I centre the clay. I drill down. I open it. I compress. I tell myself to pay attention. Focus. And yet, I freeze at the same time every time I try to pull the walls of my pots. It’s like my mind blanks and everything goes offline the second after I start trying. When I come to, my hands are in the same position, and everything is a little bit off. I tell myself to be patient. That I will learn it eventually. And admire my imperfect creation. We can still be useful in our lopsidedness.
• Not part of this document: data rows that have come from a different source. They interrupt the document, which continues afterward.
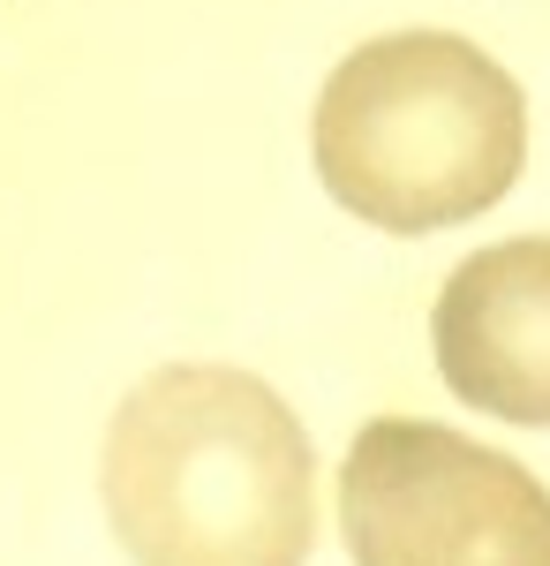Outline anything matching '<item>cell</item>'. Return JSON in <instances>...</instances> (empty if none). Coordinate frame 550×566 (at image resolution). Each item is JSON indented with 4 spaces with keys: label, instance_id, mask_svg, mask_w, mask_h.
Here are the masks:
<instances>
[{
    "label": "cell",
    "instance_id": "cell-1",
    "mask_svg": "<svg viewBox=\"0 0 550 566\" xmlns=\"http://www.w3.org/2000/svg\"><path fill=\"white\" fill-rule=\"evenodd\" d=\"M106 514L136 566H302L309 431L250 370H159L106 431Z\"/></svg>",
    "mask_w": 550,
    "mask_h": 566
},
{
    "label": "cell",
    "instance_id": "cell-2",
    "mask_svg": "<svg viewBox=\"0 0 550 566\" xmlns=\"http://www.w3.org/2000/svg\"><path fill=\"white\" fill-rule=\"evenodd\" d=\"M317 175L384 234H437L490 212L528 159V98L453 31L362 39L317 98Z\"/></svg>",
    "mask_w": 550,
    "mask_h": 566
},
{
    "label": "cell",
    "instance_id": "cell-3",
    "mask_svg": "<svg viewBox=\"0 0 550 566\" xmlns=\"http://www.w3.org/2000/svg\"><path fill=\"white\" fill-rule=\"evenodd\" d=\"M355 566H550V491L445 423L378 416L339 461Z\"/></svg>",
    "mask_w": 550,
    "mask_h": 566
},
{
    "label": "cell",
    "instance_id": "cell-4",
    "mask_svg": "<svg viewBox=\"0 0 550 566\" xmlns=\"http://www.w3.org/2000/svg\"><path fill=\"white\" fill-rule=\"evenodd\" d=\"M437 370L467 408L498 423H550V234H520L445 280L437 317Z\"/></svg>",
    "mask_w": 550,
    "mask_h": 566
}]
</instances>
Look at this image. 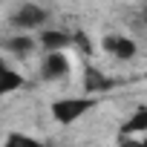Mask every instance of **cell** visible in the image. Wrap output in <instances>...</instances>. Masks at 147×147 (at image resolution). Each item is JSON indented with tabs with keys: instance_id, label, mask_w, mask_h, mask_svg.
Here are the masks:
<instances>
[{
	"instance_id": "1",
	"label": "cell",
	"mask_w": 147,
	"mask_h": 147,
	"mask_svg": "<svg viewBox=\"0 0 147 147\" xmlns=\"http://www.w3.org/2000/svg\"><path fill=\"white\" fill-rule=\"evenodd\" d=\"M92 107H95V95H75V98H58L49 110H52V118L58 124H75Z\"/></svg>"
},
{
	"instance_id": "2",
	"label": "cell",
	"mask_w": 147,
	"mask_h": 147,
	"mask_svg": "<svg viewBox=\"0 0 147 147\" xmlns=\"http://www.w3.org/2000/svg\"><path fill=\"white\" fill-rule=\"evenodd\" d=\"M9 23L15 29H20V32H32V29H40L43 32V26L49 23V12L43 6H38V3H23V6H18L12 12Z\"/></svg>"
},
{
	"instance_id": "3",
	"label": "cell",
	"mask_w": 147,
	"mask_h": 147,
	"mask_svg": "<svg viewBox=\"0 0 147 147\" xmlns=\"http://www.w3.org/2000/svg\"><path fill=\"white\" fill-rule=\"evenodd\" d=\"M69 69H72V63H69L66 52H49V55H43V63H40V78L61 81L69 75Z\"/></svg>"
},
{
	"instance_id": "4",
	"label": "cell",
	"mask_w": 147,
	"mask_h": 147,
	"mask_svg": "<svg viewBox=\"0 0 147 147\" xmlns=\"http://www.w3.org/2000/svg\"><path fill=\"white\" fill-rule=\"evenodd\" d=\"M101 46H104V52L115 55V61H130V58L138 52L136 40H133V38H124V35H107V38L101 40Z\"/></svg>"
},
{
	"instance_id": "5",
	"label": "cell",
	"mask_w": 147,
	"mask_h": 147,
	"mask_svg": "<svg viewBox=\"0 0 147 147\" xmlns=\"http://www.w3.org/2000/svg\"><path fill=\"white\" fill-rule=\"evenodd\" d=\"M38 38H40V46H43L46 55H49V52H63V49L72 43V35H66V32H61V29H43Z\"/></svg>"
},
{
	"instance_id": "6",
	"label": "cell",
	"mask_w": 147,
	"mask_h": 147,
	"mask_svg": "<svg viewBox=\"0 0 147 147\" xmlns=\"http://www.w3.org/2000/svg\"><path fill=\"white\" fill-rule=\"evenodd\" d=\"M38 43H40V40H35L32 35L20 32V35L9 38V40L3 43V49H6L9 55H15V58H26V55H32V52H35V46H38Z\"/></svg>"
},
{
	"instance_id": "7",
	"label": "cell",
	"mask_w": 147,
	"mask_h": 147,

Seeing these patterns play out on the wheel is helpful. It’s a physical manifestation of mental blocks that you can see and analyse outside yourself. I’ve never been willing to be bad at something in quite this way before. I am giving myself the grace to learn. Everyone around me seems to catch on quicker but I find myself cheering them on instead of using their success to diminish my own. We are full of so much possibility. It’s just a hunk of clay spinning on a wheel, after all. It's not that deep.
Winter is long. Parenting is exhausting, and the routine can feel like a merry go round. Every time I take a step off the ride to take a breath and look around, years have passed. Hobbies have changed. And despite my dizziness, I can see light on the horizon. So, for now, the task at hand is learning how to find my centre as the world spins around me.